On connaît surtout Henry Moore pour ses bronzes gigantesques (il y en a d’ailleurs deux de la collection du MBAM en permanence devant le pavillon Michal et Renata Hornstein, rue Sherbrooke), mais cette exposition est l’occasion de voir plusieurs formats moins volumineux. Il y a également une extraordinaire pièce taillée dans un orme géant. Malgré sa forme humaine, elle représente un paysage.
Si Georgia O’Keeffe est surtout reconnue comme peintre, son bronze laqué blanc inspiré d’une corne de bélier témoigne de sa grande maîtrise de la sculpture. Rien à pâlir devant son vis-à-vis britannique.
Henry Moore a une longue histoire avec le Musée des beaux-arts de Montréal. Une grande exposition lui a été consacrée en 1968. L’institution montréalaise possède une trentaine de ses œuvres. C’est peu par rapport au Musée des beaux-arts de Toronto, où le Henry Moore Sculpture Centre compte 900 sculptures et œuvres sur papier.
Pour ce qui est de Georgia O’Keeffe, c’est la première fois qu’elle a droit à une exposition au MBAM. Quand on voit son travail sur les cimaises du musée, dont plusieurs toiles centenaires, on se dit qu’il n’était pas trop tôt pour le faire.

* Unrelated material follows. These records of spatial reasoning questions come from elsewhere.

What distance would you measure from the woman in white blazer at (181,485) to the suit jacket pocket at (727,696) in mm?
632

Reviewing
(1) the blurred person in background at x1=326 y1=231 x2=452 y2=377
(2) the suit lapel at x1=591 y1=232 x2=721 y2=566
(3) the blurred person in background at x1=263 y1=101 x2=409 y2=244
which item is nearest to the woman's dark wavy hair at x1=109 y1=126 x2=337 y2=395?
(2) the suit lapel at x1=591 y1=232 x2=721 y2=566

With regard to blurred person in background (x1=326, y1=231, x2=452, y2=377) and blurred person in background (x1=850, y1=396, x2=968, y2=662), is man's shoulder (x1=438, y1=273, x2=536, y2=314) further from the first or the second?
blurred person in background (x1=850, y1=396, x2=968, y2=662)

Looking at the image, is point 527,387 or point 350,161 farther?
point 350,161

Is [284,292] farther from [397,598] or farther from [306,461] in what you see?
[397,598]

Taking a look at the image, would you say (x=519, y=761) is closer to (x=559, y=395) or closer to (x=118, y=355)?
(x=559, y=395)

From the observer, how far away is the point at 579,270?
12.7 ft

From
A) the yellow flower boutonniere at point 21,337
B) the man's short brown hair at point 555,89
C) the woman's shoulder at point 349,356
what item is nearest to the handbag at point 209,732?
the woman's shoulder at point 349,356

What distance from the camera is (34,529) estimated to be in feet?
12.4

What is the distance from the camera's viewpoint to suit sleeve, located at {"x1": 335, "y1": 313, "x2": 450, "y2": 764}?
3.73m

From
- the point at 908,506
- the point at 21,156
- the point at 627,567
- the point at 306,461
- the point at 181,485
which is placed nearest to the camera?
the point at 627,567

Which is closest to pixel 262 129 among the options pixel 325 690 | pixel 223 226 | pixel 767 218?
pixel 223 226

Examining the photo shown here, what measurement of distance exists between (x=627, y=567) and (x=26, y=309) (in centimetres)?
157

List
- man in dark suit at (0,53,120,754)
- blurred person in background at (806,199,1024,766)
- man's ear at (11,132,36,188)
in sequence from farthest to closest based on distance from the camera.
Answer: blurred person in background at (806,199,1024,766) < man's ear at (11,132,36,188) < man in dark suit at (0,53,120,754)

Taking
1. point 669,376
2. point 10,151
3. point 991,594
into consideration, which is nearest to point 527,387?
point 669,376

Avec ses fleurs multicolores, ses ciels bleus, ses paysages à leur plus simple expression, et les patines de ses petits et grands bronzes, cette exposition donnera, à celui qui la visite, zénitude et sérénité en cette saison improbable qu’est le printemps au Québec. L’événement montréalais est une exclusivité canadienne.